Seniors have generally been more opposed to reform than most age groups, and opponents have consistently claimed that reform is bad for Medicare. The first changes that seniors will see is the beginning of a phase out of the doughnut hole and new preventive care benefits in Medicare.

Many small businesses are probably unaware that they are exempt from “free rider penalties” or that the new law includes an immediate tax credit for small, low-wage businesses that offer health insurance.

For children and adults with major or chronic conditions, the bill has provisions to, immediately eliminate pre-existing conditions for children (pending HHS regulation), allow young adults to remain on their parents’ plan, eliminate lifetime benefit caps and create (or enhance) a high risk pool, and will provide immediate benefits for children and young adults with special health care needs.

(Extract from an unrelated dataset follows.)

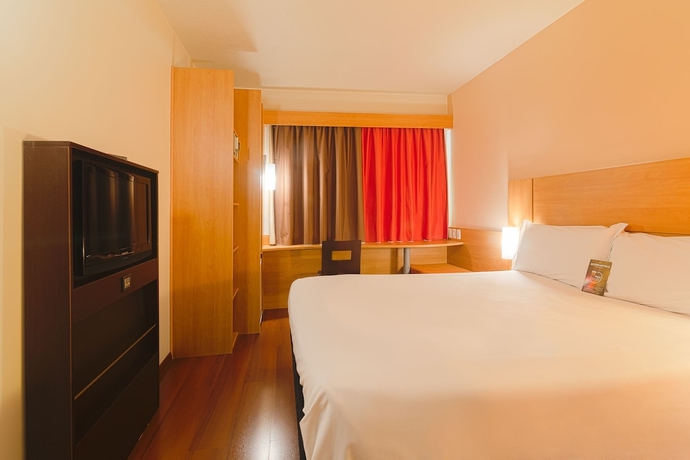 Imagen de la habitación del Hotel Ibis Porto Alegre Moinhos De Vento. Foto 13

Implementation: a three-piece puzzle

Going forward the keys to successful implementation include:

-An aggressive effort to build public support for reform

-Engagement at the state and federal level around the state laws and state and federal regulations that will govern the details of implementation

-Maintaining and strengthening the Medicaid program during the interim period when the states’ fiscal crisis is still squeezing the program and new federal coverage rules have not yet kicked in.

We’ll look at the way these three interlocking pieces fit together and developments in the weeks ahead.